Lazaridis Institute welcomes Caroline Wiertz!

The newest Lazaridis Visiting Chair is Dr. Caroline Wiertz of Cass Business School, London.

Caroline is a Professor of Marketing and Associate Dean for Entrepreneurship at Cass. Her main research interests lie in the areas of consumer research and new media marketing

Caroline has published in leading academic journals such as the Journal of Consumer Research, Marketing Science, the Journal of the Academy of Marketing Science, the International Journal of Research in Marketing and the Journal of Interactive Marketing, among others. Her articles have been nominated for and won numerous best paper awards.

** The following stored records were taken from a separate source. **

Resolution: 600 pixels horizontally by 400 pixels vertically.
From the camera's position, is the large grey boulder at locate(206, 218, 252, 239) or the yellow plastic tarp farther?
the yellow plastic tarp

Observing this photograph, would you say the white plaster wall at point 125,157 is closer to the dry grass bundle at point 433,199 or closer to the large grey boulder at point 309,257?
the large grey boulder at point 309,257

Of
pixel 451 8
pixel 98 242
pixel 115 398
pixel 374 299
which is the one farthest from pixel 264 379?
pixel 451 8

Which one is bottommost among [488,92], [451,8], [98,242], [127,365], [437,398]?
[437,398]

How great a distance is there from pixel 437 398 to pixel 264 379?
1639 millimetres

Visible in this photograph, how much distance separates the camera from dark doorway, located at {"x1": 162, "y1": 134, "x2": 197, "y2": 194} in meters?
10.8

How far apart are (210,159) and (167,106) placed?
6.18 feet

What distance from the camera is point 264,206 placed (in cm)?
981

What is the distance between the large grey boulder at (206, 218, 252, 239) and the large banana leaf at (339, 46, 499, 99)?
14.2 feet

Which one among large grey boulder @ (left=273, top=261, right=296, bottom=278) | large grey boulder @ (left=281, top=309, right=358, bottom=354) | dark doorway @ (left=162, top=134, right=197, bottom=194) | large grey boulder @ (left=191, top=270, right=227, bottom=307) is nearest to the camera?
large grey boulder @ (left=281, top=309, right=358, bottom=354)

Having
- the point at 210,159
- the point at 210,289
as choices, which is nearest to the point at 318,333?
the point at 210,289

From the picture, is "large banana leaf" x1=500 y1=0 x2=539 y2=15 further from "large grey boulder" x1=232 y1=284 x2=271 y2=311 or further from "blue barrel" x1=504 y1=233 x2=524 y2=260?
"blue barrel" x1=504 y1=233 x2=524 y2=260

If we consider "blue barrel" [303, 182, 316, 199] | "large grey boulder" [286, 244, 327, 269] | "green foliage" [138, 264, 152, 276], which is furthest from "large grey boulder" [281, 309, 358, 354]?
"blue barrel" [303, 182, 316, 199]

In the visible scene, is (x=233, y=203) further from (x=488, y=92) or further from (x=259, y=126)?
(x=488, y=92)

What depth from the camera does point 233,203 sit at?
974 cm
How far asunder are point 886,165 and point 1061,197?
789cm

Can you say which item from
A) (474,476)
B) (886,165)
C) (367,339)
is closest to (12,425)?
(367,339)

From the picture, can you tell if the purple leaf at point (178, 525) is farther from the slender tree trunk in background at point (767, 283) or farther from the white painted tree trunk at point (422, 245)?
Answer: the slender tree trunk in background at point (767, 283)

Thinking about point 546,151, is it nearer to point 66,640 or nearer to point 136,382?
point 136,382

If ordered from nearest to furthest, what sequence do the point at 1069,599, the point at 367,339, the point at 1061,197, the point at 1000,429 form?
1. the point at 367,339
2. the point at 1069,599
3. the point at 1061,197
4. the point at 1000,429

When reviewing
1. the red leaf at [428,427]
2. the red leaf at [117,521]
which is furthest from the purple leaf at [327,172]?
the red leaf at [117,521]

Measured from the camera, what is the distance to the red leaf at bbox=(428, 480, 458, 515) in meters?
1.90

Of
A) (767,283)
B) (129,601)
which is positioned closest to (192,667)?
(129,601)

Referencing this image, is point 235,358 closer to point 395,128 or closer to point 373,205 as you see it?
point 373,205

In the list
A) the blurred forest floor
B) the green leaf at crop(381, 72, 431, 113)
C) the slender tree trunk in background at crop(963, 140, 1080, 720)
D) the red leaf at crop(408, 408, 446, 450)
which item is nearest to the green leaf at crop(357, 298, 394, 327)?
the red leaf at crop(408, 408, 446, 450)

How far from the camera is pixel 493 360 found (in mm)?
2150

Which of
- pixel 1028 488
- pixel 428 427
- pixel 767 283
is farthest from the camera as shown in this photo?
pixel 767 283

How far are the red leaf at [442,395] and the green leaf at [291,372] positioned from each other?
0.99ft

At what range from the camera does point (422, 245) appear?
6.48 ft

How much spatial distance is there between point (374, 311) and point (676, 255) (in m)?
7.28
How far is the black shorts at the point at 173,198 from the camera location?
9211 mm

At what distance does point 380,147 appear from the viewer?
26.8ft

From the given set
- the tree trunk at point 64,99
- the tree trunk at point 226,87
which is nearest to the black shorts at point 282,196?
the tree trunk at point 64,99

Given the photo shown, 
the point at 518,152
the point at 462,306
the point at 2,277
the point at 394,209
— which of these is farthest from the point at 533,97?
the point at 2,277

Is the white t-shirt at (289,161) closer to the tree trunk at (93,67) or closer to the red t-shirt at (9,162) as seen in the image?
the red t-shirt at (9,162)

Caroline is passionate about London's buzzing startup scene and about supporting student and graduate entrepreneurship. In her role as Associate Dean for Entrepreneurship at Cass, she looks after City Ventures, the umbrella organisation that develops and delivers all of the university's entrepreneurship activities.

Caroline will be visiting us from 10-24 June and will be based in LH 2014, Lazaridis Hall.

Seminar

Caroline will be giving a work-in-progress seminar entitled: "A Theory of Object Change”

Abstract: This research investigates the much-neglected phenomenon of object change. Prior consumer research has assumed that objects are stable and solid entities; instead, we treat them as living organisms that change materiality and/or enactment. Drawing on actor network theory, we develop a theoretical framework to understand how objects change. Our framework identifies four ontologies of objects based on the level of fluidity (or solidity) of their materiality and the level of multiplicity (or singleness) of their enactment: (1) solid objects, (2) fluid objects, (3) multiplicity objects, and (4) multiplexity objects. We further outline two types of object change: object adaptation, defined as a change within the object’s ontology, and object mutation, defined as a change in the object’s ontology. We demonstrate the conditions under which these types of changes occur and their consequences for ontological value. Finally, we advance implications of our theory of object change for the understanding of objects, materiality, and categories of innovations.